At around the end of December 2020, “two golden eagle carcasses were found near a wind turbine” at this facility, the federal agency said.

Back at the two wind farm sites in Wyoming, the U.S. Fish and Wildlife Service had told ESI that, by building the turbine operations, it ran the risk of killing golden and bald eagles. Nonetheless, the company did not seek any of the take permits from FWS nor did it take cautionary actions, the government said.

In some instances for some of the facilities, the agency had recommended that there not be any such development.

Some wind farms do take precautions so that they avoid killing birds, which can fly into their turbines, according to the government and an expert who spoke with the WTE. In fact, the government said that ESI by not taking these measures got a leg up on rival energy producers that follow the rules.

“ESI and its affiliates received hundreds of millions of dollars in federal tax credits for generating electricity from wind power at facilities that it operated, knowing that multiple eagles would be killed and wounded without legal authorization, and without, in most instances, paying restitution or compensatory mitigation,” the DOJ said.
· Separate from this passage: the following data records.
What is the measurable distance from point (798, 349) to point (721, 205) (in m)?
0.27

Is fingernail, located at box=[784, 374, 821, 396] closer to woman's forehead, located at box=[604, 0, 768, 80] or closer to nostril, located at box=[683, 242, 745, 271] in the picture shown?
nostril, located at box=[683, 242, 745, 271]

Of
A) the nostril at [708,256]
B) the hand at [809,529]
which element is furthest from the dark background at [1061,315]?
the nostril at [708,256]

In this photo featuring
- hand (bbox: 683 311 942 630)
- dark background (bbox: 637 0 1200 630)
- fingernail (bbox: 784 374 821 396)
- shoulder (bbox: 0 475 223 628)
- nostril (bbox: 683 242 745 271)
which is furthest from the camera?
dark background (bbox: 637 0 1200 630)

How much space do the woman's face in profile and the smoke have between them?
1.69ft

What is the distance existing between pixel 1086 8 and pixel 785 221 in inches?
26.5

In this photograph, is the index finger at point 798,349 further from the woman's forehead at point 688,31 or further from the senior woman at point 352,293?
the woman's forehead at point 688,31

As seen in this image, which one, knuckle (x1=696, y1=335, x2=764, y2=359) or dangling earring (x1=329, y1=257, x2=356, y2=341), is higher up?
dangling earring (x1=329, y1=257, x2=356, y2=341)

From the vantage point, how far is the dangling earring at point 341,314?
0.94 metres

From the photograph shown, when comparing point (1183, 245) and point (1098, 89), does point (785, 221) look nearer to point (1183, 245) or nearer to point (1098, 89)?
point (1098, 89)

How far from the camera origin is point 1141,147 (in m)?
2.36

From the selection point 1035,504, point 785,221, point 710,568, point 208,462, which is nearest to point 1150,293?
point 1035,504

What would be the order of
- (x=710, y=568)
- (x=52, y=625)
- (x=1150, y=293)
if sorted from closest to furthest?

FWS and other organizations like the conservancy have guidelines that wind farm operators can follow so they avoid killing birds, said the American Bird Conservancy’s Joel Merriman. Such tools help identify areas where wind farm development would risk harming birds and areas where it is OK.

“There are good resources out there to steer wind energy developers toward the right locations,” said Merriman, director of the bird conservancy’s Bird-Smart Wind Energy Campaign. “We can have wind energy without undue impacts to wildlife.”

Although there are a range of estimates researchers have reached over the years, the bird group estimates that more than half a million birds are killed each year in the U.S. due to wind turbines.

Eagles, for animal-developmental, migration and other reasons, are among the more vulnerable bird and raptor species to getting killed by turbines, Merriman said by phone.

“Eagles are particularly vulnerable to collisions with wind turbines,” he said. “A lot of that is due to the fact that they spend a lot of time on the wing and they are essentially distracted fliers. They hunt while they are flying.”